• Action item:
Set down all the data again. Change nothing.

Segment Open

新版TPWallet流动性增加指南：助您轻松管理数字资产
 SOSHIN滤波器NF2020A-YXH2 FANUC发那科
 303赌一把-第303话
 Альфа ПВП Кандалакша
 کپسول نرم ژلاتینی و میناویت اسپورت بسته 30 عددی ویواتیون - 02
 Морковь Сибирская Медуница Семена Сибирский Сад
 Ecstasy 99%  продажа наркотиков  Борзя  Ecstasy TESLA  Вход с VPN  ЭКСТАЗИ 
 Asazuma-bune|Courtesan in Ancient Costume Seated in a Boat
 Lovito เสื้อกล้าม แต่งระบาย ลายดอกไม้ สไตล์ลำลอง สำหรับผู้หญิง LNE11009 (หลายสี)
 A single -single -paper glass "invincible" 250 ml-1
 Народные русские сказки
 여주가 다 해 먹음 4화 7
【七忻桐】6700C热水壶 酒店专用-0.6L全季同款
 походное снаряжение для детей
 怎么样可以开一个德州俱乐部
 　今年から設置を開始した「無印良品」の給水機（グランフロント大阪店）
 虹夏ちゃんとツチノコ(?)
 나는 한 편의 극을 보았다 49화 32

Segment Closed

• Exercise answer:
新版TPWallet流动性增加指南：助您轻松管理数字资产
 SOSHIN滤波器NF2020A-YXH2 FANUC发那科
 303赌一把-第303话
 Альфа ПВП Кандалакша
 کپسول نرم ژلاتینی و میناویت اسپورت بسته 30 عددی ویواتیون - 02
 Морковь Сибирская Медуница Семена Сибирский Сад
 Ecstasy 99%  продажа наркотиков  Борзя  Ecstasy TESLA  Вход с VPN  ЭКСТАЗИ 
 Asazuma-bune|Courtesan in Ancient Costume Seated in a Boat
 Lovito เสื้อกล้าม แต่งระบาย ลายดอกไม้ สไตล์ลำลอง สำหรับผู้หญิง LNE11009 (หลายสี)
 A single -single -paper glass "invincible" 250 ml-1
 Народные русские сказки
 여주가 다 해 먹음 4화 7
【七忻桐】6700C热水壶 酒店专用-0.6L全季同款
 походное снаряжение для детей
 怎么样可以开一个德州俱乐部
 　今年から設置を開始した「無印良品」の給水機（グランフロント大阪店）
 虹夏ちゃんとツチノコ(?)
 나는 한 편의 극을 보았다 49화 32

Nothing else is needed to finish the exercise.